Ces trois programmes de base sont complétés par d'autres inventaires biologiques intégrés dans les programmes traditionnels de monitoring de la biodiversité en Wallonie et d'activités de recherches (thèses de doctorat, projets de recherches, ...) pour profiter de cette extraordinaire laboratoire pour étudier la dynamique des populations et les techniques de restauration.
Suivi de la végétation
Le programme de restauration écologique des plateaux tourbeux wallons étant centré sur les habitats patrimoniaux, le suivi de la végétation s'avère incontournable. La technique classique des carrés permanents ayant été retenue, environ 2000 carrés sont ou seront suivis périodiquement sur l'ensemble des sites restaurés. Ces carrés permettent d'observer l'évolution de la végétation des différents habitats, de la tourbière haute à la boulaie tourbeuse en passant par les landes, sèches et humides, les tourbières de transition et les prairies humides alluviales. Ces suivis, qui nécessitent une expertise importante, sont pris en charge par les botanistes du DEMNA ou sont sous-traités à des experts pendant la durée des projets | Carré permanent |
Des analyses phytosociologiques montrent une évolution très rapide des différents relevés réalisés dans des sites restaurés. Si on représente les relevés en fonction de la similarité de leur composition végétale (Figures A et B), on observe une séparation nette entre les milieux forestiers en bas à droite (épicéas, boulaies tourbeuses), les milieux perturbés qui viennent d'être restaurés à gauche (sols nus et coupes en voie de recolonisation) et les milieux objectifs à droite (tourbières, landes humides et bas-marais alluvial). Comme chaque point représente un relevé réalisé une année, on peut suivre l'évolution d'un relevé sur les 4 années étudiées. La Figure C montre une très forte variation inter-annuelle de tous les relevés au cours des 4 ans.

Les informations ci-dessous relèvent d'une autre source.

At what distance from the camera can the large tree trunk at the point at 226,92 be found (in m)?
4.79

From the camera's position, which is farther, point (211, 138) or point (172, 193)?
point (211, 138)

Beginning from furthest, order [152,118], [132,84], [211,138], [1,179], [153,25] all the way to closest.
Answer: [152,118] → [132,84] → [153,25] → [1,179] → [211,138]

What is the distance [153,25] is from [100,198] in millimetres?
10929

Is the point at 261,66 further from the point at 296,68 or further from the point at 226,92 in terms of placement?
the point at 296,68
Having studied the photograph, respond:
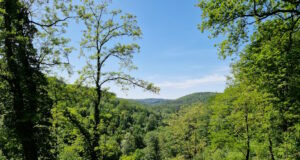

Figure A. Similarités des relevés | Figure B. Représentation avec ellipses | Figure C. Trajectoire des relevés |
Si on ne sélectionne que les pessières (plantations d'épicéas - Figure D) et les coupes récentes (Figure E), certains relevés montrent une évolution très rapide (partant des points bleus en 2005 vers les points verts en 2008) vers les coupes à blanc colonisées et même déjà des milieux objectifs. Les boulaies tourbeuses montrent peu de variations.
Figure D. Trajectoire des pessières | Figure E. Trajectoire des coupes | Figure F. Trajectoire des boulaies |
Lorsqu'on compare l'évolution entre 2005 et 2012 et entre 2008 et 2012 des surfaces occupées par les espèces végétales à contrôler (molinie, épicéa, joncs épars), des espèces cibles des projets de restauration (sphaignes, bruyère commune, laiches, linaigrettes) et des espèces appréciées par le grand gibier (feuillus divers, ronces, graminées, ...), il est très clair qu'on a réussi à contrôler les espèces problématiques et que les espèces cibles et les espèces compagnes montrent des évolutions très favorables. La capacité d'accueil du massif de Saint-Hubert augmente régulièrement. Seul le myrtiller montre une évolution négative légère car c'était l'une des rares espèces à persister dans les plantations résineuses.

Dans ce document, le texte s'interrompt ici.